INPUT:
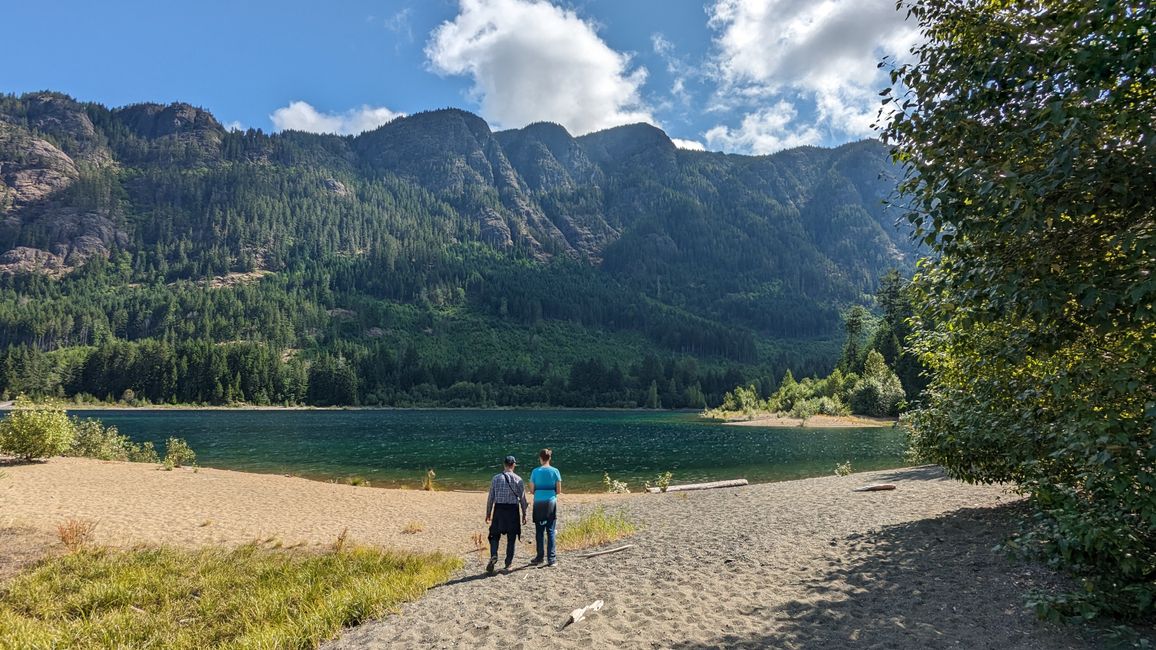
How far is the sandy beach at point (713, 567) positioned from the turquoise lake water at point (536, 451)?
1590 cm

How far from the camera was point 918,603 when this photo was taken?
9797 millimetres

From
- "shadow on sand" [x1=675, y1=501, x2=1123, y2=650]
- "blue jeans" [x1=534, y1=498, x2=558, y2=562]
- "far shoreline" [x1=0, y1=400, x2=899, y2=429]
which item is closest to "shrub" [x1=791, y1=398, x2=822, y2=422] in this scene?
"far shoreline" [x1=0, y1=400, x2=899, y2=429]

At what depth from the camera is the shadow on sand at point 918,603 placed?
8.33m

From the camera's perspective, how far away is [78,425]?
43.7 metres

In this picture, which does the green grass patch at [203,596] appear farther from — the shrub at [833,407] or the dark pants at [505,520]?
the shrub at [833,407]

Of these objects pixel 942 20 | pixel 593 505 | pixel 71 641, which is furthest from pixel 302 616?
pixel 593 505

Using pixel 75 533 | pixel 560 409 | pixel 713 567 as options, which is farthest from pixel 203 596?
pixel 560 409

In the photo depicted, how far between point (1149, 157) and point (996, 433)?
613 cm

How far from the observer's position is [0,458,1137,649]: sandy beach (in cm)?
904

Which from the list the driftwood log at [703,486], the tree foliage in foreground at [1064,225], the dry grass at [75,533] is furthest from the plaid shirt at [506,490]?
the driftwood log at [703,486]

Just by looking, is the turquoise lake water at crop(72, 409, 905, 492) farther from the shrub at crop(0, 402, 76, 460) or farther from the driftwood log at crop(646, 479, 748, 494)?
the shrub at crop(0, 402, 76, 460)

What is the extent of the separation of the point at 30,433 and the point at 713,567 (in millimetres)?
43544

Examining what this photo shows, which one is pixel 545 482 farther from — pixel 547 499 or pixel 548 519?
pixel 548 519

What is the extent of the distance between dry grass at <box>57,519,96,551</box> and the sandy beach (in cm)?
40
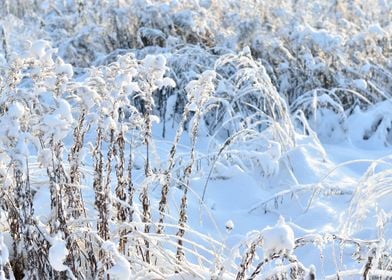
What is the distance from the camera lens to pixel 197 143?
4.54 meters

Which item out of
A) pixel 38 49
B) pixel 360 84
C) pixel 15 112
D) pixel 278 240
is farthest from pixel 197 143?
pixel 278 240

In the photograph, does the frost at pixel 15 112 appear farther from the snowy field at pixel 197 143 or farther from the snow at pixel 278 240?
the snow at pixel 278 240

YOUR TASK:
Please reproduce every line above word for word, leaving out the pictures.

SOLVED EXERCISE:
How far is the sandy beach at point (713, 567) positioned from the turquoise lake water at point (536, 451)?
1590 cm

How far from the camera was point 918,603 when this photo was taken?
9797 millimetres

From
- "shadow on sand" [x1=675, y1=501, x2=1123, y2=650]
- "blue jeans" [x1=534, y1=498, x2=558, y2=562]
- "far shoreline" [x1=0, y1=400, x2=899, y2=429]
which item is closest to "shrub" [x1=791, y1=398, x2=822, y2=422] in this scene?
"far shoreline" [x1=0, y1=400, x2=899, y2=429]

At what depth from the camera is the shadow on sand at point 918,603 placed?
8.33m

From the camera's perspective, how far away is [78,425]?
43.7 metres

In this picture, which does the green grass patch at [203,596] appear farther from — the shrub at [833,407] or the dark pants at [505,520]?
the shrub at [833,407]

Of these objects pixel 942 20 | pixel 593 505 | pixel 71 641, which is furthest from pixel 302 616?
pixel 593 505

Using pixel 75 533 | pixel 560 409 | pixel 713 567 as options, which is farthest from pixel 203 596?
pixel 560 409

In the photo depicted, how far between point (1149, 157) and point (996, 433)?
613 cm

How far from the observer's position is [0,458,1137,649]: sandy beach (in cm)?
904

Which from the list the driftwood log at [703,486], the tree foliage in foreground at [1064,225], the dry grass at [75,533] is furthest from the plaid shirt at [506,490]?
the driftwood log at [703,486]

Just by looking, is the turquoise lake water at crop(72, 409, 905, 492) farther from the shrub at crop(0, 402, 76, 460) or farther from the driftwood log at crop(646, 479, 748, 494)?
the shrub at crop(0, 402, 76, 460)

What is the extent of the separation of the point at 30,433 and the point at 713,567 (in millimetres)?
43544

Examining what this photo shows, which one is pixel 545 482 farther from — pixel 547 499 or pixel 548 519?
pixel 548 519

What is the extent of the distance between dry grass at <box>57,519,96,551</box> and the sandy beach (in cm)?
40
What is the distance from the camera lens to pixel 197 143?
4.54 meters

Which item out of
A) pixel 38 49
B) pixel 360 84
C) pixel 15 112
D) pixel 278 240
is farthest from pixel 197 143?
pixel 278 240

In the photograph, does the frost at pixel 15 112 appear farther from the snowy field at pixel 197 143 or farther from the snow at pixel 278 240?
the snow at pixel 278 240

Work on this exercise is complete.